When listening to a sound through headphones, these frequency changes never happen due to the device’s proximity to your ear. A sound that leaves your headphone goes straight to your ear canal, and it is up to manufacturers to emulate the HRTF. If your headphones were flat and neutral, their sound would be extremely dull.
There is another reason why Harman’s curve is not entirely flat, and that is the fact that headphones are trying to replicate the sound as if it is coming from a room. After all, the most natural listening experience is from our environment. The source of the sound is rarely right up our ears. Harman curve amplifies the bass a little more to achieve the effect of a sound coming from a room.
Does Harman Curve Tuning Really Sound Better?
You must wonder how the Harman curve can predict what everyone likes to hear. We all have different tastes in music, genres, and loudness. Does one frequency response truly fit us all?
Some variations are explained by personal preference, but these are reported mainly by professional musicians with a trained ear. Personal preferences are much more subtle when it comes to non-professional listeners.
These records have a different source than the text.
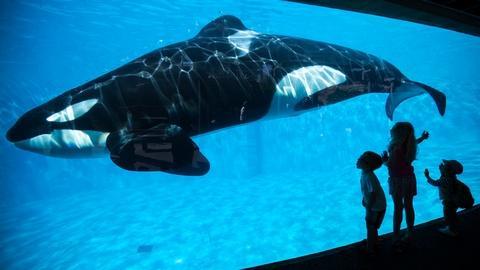 PBS NewsHour -- No more Shamu--SeaWorld to end breeding of orcas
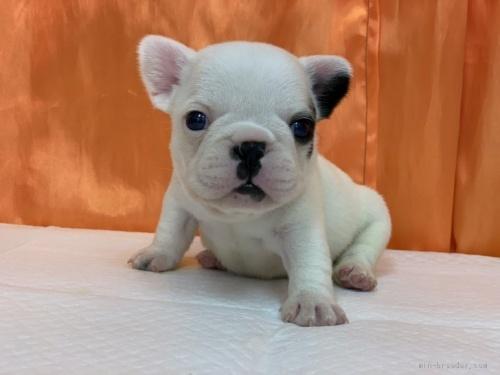 フレンチブルドッグの子犬(ID:1258111011)の1枚目の写真/更新日:2020-01-22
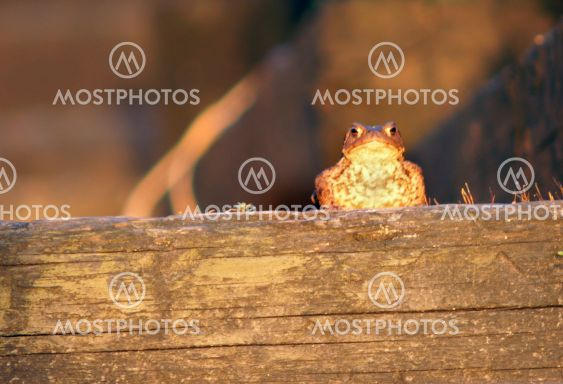Good Morning Toad I
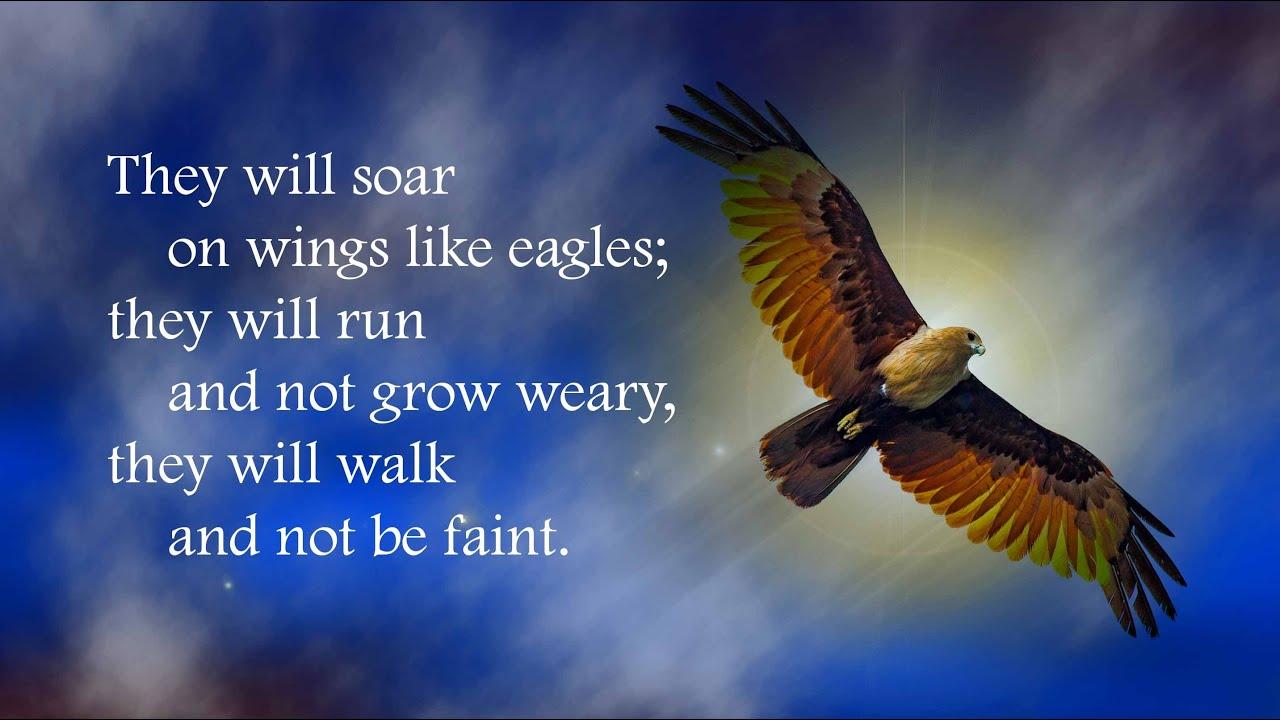 Soar On Wings Like Eagles Isaiah 4028 31 Youtube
Harman’s studies proved that most listeners have a similar taste for the sound coming from on-ear and over-ear headphones. The measurements conducted by scientists could predict people’s preferences with up to 86% accuracy. That percentage rose to 91% for in-ear devices.
You can try Harman curve-tuned headphones and hate the sound you’re hearing. You must understand that your ear needs time to get used to new tuning, especially if you have used poorly tuned headphones up until now. If you don’t like your Harman target tuned headphones even after some time, that’s fine. Harman curve is not the best solution for the sound quality that will please everyone. However, it is a great starting point, and a reference for sound quality backed up by science.
Headphones that Use the Harman Target Tuning
Below you’ll find some of the best headphones tuned to the Harman Curve.
These headphones, produced by Harman, are a professional tool for music production, studio creation, and critical listening. It has a 50-mm titanium-coated dynamic driver and OFC voice coil that also isolates the listener from ambient noise. As a result, no low-frequency sounds will affect your listening experience.
The AKG Reference Response Curve tuning of AKG K371 is what the Harman curve translates to in headphones. It serves to enhance the frequency ranges from 5kHz to 40 kHz. Its SPL sensitivity is 114 decibels.
Sony MDR7506 is another high-quality headphone designed for the broadcast and music production industry. It has a PET diaphragm of 40mm with neodymium magnets. The frequency response of this headphone is 10 to 20kHz, with a 63-ohm impedance.
Another Harman product, AKG N5005, is a hybrid headphone with five drivers. The sound it reproduces is well-balanced and pure, regardless of the genre of music you are listening to. Customizable filters can adjust midrange and high notes to match your taste. The dynamic frequency of N5005 is between 10 and 40kHz and has an impedance of 8 ohms.